EXERCISE GOAL: Reproduce all of the material, keeping each line intact.
══ DATA FOR THE TASK ══
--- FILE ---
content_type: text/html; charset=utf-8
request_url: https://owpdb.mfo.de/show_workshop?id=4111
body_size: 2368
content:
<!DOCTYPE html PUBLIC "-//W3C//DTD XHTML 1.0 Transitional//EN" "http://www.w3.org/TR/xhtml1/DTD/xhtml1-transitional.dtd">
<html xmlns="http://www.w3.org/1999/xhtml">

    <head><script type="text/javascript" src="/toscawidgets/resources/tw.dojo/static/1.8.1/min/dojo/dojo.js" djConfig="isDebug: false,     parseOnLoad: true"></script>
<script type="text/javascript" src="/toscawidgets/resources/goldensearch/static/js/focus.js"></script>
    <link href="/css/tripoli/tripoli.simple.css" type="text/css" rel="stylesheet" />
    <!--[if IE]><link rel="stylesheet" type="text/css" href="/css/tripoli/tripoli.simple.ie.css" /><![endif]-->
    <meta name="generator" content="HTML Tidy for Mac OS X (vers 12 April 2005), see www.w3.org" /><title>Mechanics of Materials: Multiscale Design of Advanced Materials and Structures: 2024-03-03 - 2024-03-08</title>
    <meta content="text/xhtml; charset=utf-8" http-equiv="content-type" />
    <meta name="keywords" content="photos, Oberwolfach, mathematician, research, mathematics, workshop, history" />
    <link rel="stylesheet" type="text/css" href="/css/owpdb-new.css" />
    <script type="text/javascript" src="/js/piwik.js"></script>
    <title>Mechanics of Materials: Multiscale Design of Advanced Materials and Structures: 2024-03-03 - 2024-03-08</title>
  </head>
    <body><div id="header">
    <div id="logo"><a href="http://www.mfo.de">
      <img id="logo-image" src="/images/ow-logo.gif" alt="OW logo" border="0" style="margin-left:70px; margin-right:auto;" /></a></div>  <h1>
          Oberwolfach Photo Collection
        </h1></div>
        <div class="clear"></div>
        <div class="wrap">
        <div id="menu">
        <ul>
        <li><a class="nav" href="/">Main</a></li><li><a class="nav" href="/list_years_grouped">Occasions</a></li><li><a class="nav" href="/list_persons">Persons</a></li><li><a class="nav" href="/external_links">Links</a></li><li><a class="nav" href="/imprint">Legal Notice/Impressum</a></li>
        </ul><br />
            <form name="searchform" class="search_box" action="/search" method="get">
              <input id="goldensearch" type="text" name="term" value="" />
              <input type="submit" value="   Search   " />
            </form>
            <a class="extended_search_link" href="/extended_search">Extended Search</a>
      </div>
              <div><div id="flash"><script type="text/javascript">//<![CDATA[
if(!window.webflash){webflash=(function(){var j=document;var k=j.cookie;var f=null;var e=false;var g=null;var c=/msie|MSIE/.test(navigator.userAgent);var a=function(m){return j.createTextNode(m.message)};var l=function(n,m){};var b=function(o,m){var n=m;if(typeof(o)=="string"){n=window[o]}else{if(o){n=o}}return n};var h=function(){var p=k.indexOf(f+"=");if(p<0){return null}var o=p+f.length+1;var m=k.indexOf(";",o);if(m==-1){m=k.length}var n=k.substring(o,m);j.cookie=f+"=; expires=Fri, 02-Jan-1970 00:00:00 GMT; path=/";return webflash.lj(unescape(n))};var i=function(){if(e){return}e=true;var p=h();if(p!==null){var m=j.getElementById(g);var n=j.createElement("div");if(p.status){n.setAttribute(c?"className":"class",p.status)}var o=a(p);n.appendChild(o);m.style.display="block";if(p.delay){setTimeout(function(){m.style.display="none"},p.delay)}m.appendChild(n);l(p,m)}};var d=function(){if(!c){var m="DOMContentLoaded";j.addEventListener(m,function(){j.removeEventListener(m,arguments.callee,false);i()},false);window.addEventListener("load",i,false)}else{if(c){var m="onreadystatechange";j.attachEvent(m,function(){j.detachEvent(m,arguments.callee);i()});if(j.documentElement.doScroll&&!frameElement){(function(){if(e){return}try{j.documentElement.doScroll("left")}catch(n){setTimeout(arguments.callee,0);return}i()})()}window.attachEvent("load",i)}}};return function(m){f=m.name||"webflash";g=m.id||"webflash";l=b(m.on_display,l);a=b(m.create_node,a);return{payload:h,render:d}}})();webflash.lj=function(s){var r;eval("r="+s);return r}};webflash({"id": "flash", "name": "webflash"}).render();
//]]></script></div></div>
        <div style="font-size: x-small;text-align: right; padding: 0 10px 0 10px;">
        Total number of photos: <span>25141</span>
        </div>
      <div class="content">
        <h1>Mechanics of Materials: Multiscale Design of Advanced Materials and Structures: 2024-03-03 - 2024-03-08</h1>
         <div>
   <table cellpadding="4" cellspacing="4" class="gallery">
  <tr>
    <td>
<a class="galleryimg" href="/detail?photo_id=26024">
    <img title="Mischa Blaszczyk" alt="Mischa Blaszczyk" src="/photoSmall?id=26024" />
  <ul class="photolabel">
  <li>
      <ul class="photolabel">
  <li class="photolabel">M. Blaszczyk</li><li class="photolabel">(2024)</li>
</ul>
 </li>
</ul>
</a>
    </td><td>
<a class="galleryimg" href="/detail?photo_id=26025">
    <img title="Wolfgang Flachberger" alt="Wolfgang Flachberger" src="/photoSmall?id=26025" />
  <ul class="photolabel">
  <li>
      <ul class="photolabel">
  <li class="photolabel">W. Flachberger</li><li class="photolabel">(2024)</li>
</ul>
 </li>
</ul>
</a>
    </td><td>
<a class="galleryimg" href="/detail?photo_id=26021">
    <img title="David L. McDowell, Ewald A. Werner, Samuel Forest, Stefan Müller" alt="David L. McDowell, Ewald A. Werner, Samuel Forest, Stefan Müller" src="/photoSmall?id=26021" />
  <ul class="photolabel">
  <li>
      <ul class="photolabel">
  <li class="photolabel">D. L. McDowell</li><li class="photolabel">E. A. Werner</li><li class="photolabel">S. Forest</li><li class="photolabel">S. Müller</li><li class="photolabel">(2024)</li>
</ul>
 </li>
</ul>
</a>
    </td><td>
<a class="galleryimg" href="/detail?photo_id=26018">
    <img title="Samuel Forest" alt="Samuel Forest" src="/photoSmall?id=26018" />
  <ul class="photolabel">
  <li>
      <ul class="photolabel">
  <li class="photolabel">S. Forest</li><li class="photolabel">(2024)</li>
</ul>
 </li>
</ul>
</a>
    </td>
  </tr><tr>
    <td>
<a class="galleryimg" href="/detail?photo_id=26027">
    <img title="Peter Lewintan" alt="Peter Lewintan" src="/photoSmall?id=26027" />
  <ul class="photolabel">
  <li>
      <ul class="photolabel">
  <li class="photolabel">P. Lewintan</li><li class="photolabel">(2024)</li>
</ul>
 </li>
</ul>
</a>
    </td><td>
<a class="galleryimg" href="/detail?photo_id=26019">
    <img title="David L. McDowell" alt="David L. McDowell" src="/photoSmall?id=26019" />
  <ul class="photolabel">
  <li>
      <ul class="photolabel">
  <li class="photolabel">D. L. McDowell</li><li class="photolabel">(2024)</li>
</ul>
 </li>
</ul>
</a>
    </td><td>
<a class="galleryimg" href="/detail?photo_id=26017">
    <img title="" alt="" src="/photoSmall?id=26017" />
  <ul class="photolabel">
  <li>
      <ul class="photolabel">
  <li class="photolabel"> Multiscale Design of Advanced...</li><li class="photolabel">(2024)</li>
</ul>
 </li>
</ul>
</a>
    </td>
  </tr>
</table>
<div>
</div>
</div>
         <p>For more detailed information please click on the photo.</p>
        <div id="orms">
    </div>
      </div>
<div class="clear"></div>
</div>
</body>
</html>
═══
RESULT:
--- FILE ---
content_type: text/html; charset=utf-8
request_url: https://owpdb.mfo.de/show_workshop?id=4111
body_size: 2368
content:
<!DOCTYPE html PUBLIC "-//W3C//DTD XHTML 1.0 Transitional//EN" "http://www.w3.org/TR/xhtml1/DTD/xhtml1-transitional.dtd">
<html xmlns="http://www.w3.org/1999/xhtml">

    <head><script type="text/javascript" src="/toscawidgets/resources/tw.dojo/static/1.8.1/min/dojo/dojo.js" djConfig="isDebug: false,     parseOnLoad: true"></script>
<script type="text/javascript" src="/toscawidgets/resources/goldensearch/static/js/focus.js"></script>
    <link href="/css/tripoli/tripoli.simple.css" type="text/css" rel="stylesheet" />
    <!--[if IE]><link rel="stylesheet" type="text/css" href="/css/tripoli/tripoli.simple.ie.css" /><![endif]-->
    <meta name="generator" content="HTML Tidy for Mac OS X (vers 12 April 2005), see www.w3.org" /><title>Mechanics of Materials: Multiscale Design of Advanced Materials and Structures: 2024-03-03 - 2024-03-08</title>
    <meta content="text/xhtml; charset=utf-8" http-equiv="content-type" />
    <meta name="keywords" content="photos, Oberwolfach, mathematician, research, mathematics, workshop, history" />
    <link rel="stylesheet" type="text/css" href="/css/owpdb-new.css" />
    <script type="text/javascript" src="/js/piwik.js"></script>
    <title>Mechanics of Materials: Multiscale Design of Advanced Materials and Structures: 2024-03-03 - 2024-03-08</title>
  </head>
    <body><div id="header">
    <div id="logo"><a href="http://www.mfo.de">
      <img id="logo-image" src="/images/ow-logo.gif" alt="OW logo" border="0" style="margin-left:70px; margin-right:auto;" /></a></div>  <h1>
          Oberwolfach Photo Collection
        </h1></div>
        <div class="clear"></div>
        <div class="wrap">
        <div id="menu">
        <ul>
        <li><a class="nav" href="/">Main</a></li><li><a class="nav" href="/list_years_grouped">Occasions</a></li><li><a class="nav" href="/list_persons">Persons</a></li><li><a class="nav" href="/external_links">Links</a></li><li><a class="nav" href="/imprint">Legal Notice/Impressum</a></li>
        </ul><br />
            <form name="searchform" class="search_box" action="/search" method="get">
              <input id="goldensearch" type="text" name="term" value="" />
              <input type="submit" value="   Search   " />
            </form>
            <a class="extended_search_link" href="/extended_search">Extended Search</a>
      </div>
              <div><div id="flash"><script type="text/javascript">//<![CDATA[
if(!window.webflash){webflash=(function(){var j=document;var k=j.cookie;var f=null;var e=false;var g=null;var c=/msie|MSIE/.test(navigator.userAgent);var a=function(m){return j.createTextNode(m.message)};var l=function(n,m){};var b=function(o,m){var n=m;if(typeof(o)=="string"){n=window[o]}else{if(o){n=o}}return n};var h=function(){var p=k.indexOf(f+"=");if(p<0){return null}var o=p+f.length+1;var m=k.indexOf(";",o);if(m==-1){m=k.length}var n=k.substring(o,m);j.cookie=f+"=; expires=Fri, 02-Jan-1970 00:00:00 GMT; path=/";return webflash.lj(unescape(n))};var i=function(){if(e){return}e=true;var p=h();if(p!==null){var m=j.getElementById(g);var n=j.createElement("div");if(p.status){n.setAttribute(c?"className":"class",p.status)}var o=a(p);n.appendChild(o);m.style.display="block";if(p.delay){setTimeout(function(){m.style.display="none"},p.delay)}m.appendChild(n);l(p,m)}};var d=function(){if(!c){var m="DOMContentLoaded";j.addEventListener(m,function(){j.removeEventListener(m,arguments.callee,false);i()},false);window.addEventListener("load",i,false)}else{if(c){var m="onreadystatechange";j.attachEvent(m,function(){j.detachEvent(m,arguments.callee);i()});if(j.documentElement.doScroll&&!frameElement){(function(){if(e){return}try{j.documentElement.doScroll("left")}catch(n){setTimeout(arguments.callee,0);return}i()})()}window.attachEvent("load",i)}}};return function(m){f=m.name||"webflash";g=m.id||"webflash";l=b(m.on_display,l);a=b(m.create_node,a);return{payload:h,render:d}}})();webflash.lj=function(s){var r;eval("r="+s);return r}};webflash({"id": "flash", "name": "webflash"}).render();
//]]></script></div></div>
        <div style="font-size: x-small;text-align: right; padding: 0 10px 0 10px;">
        Total number of photos: <span>25141</span>
        </div>
      <div class="content">
        <h1>Mechanics of Materials: Multiscale Design of Advanced Materials and Structures: 2024-03-03 - 2024-03-08</h1>
         <div>
   <table cellpadding="4" cellspacing="4" class="gallery">
  <tr>
    <td>
<a class="galleryimg" href="/detail?photo_id=26024">
    <img title="Mischa Blaszczyk" alt="Mischa Blaszczyk" src="/photoSmall?id=26024" />
  <ul class="photolabel">
  <li>
      <ul class="photolabel">
  <li class="photolabel">M. Blaszczyk</li><li class="photolabel">(2024)</li>
</ul>
 </li>
</ul>
</a>
    </td><td>
<a class="galleryimg" href="/detail?photo_id=26025">
    <img title="Wolfgang Flachberger" alt="Wolfgang Flachberger" src="/photoSmall?id=26025" />
  <ul class="photolabel">
  <li>
      <ul class="photolabel">
  <li class="photolabel">W. Flachberger</li><li class="photolabel">(2024)</li>
</ul>
 </li>
</ul>
</a>
    </td><td>
<a class="galleryimg" href="/detail?photo_id=26021">
    <img title="David L. McDowell, Ewald A. Werner, Samuel Forest, Stefan Müller" alt="David L. McDowell, Ewald A. Werner, Samuel Forest, Stefan Müller" src="/photoSmall?id=26021" />
  <ul class="photolabel">
  <li>
      <ul class="photolabel">
  <li class="photolabel">D. L. McDowell</li><li class="photolabel">E. A. Werner</li><li class="photolabel">S. Forest</li><li class="photolabel">S. Müller</li><li class="photolabel">(2024)</li>
</ul>
 </li>
</ul>
</a>
    </td><td>
<a class="galleryimg" href="/detail?photo_id=26018">
    <img title="Samuel Forest" alt="Samuel Forest" src="/photoSmall?id=26018" />
  <ul class="photolabel">
  <li>
      <ul class="photolabel">
  <li class="photolabel">S. Forest</li><li class="photolabel">(2024)</li>
</ul>
 </li>
</ul>
</a>
    </td>
  </tr><tr>
    <td>
<a class="galleryimg" href="/detail?photo_id=26027">
    <img title="Peter Lewintan" alt="Peter Lewintan" src="/photoSmall?id=26027" />
  <ul class="photolabel">
  <li>
      <ul class="photolabel">
  <li class="photolabel">P. Lewintan</li><li class="photolabel">(2024)</li>
</ul>
 </li>
</ul>
</a>
    </td><td>
<a class="galleryimg" href="/detail?photo_id=26019">
    <img title="David L. McDowell" alt="David L. McDowell" src="/photoSmall?id=26019" />
  <ul class="photolabel">
  <li>
      <ul class="photolabel">
  <li class="photolabel">D. L. McDowell</li><li class="photolabel">(2024)</li>
</ul>
 </li>
</ul>
</a>
    </td><td>
<a class="galleryimg" href="/detail?photo_id=26017">
    <img title="" alt="" src="/photoSmall?id=26017" />
  <ul class="photolabel">
  <li>
      <ul class="photolabel">
  <li class="photolabel"> Multiscale Design of Advanced...</li><li class="photolabel">(2024)</li>
</ul>
 </li>
</ul>
</a>
    </td>
  </tr>
</table>
<div>
</div>
</div>
         <p>For more detailed information please click on the photo.</p>
        <div id="orms">
    </div>
      </div>
<div class="clear"></div>
</div>
</body>
</html>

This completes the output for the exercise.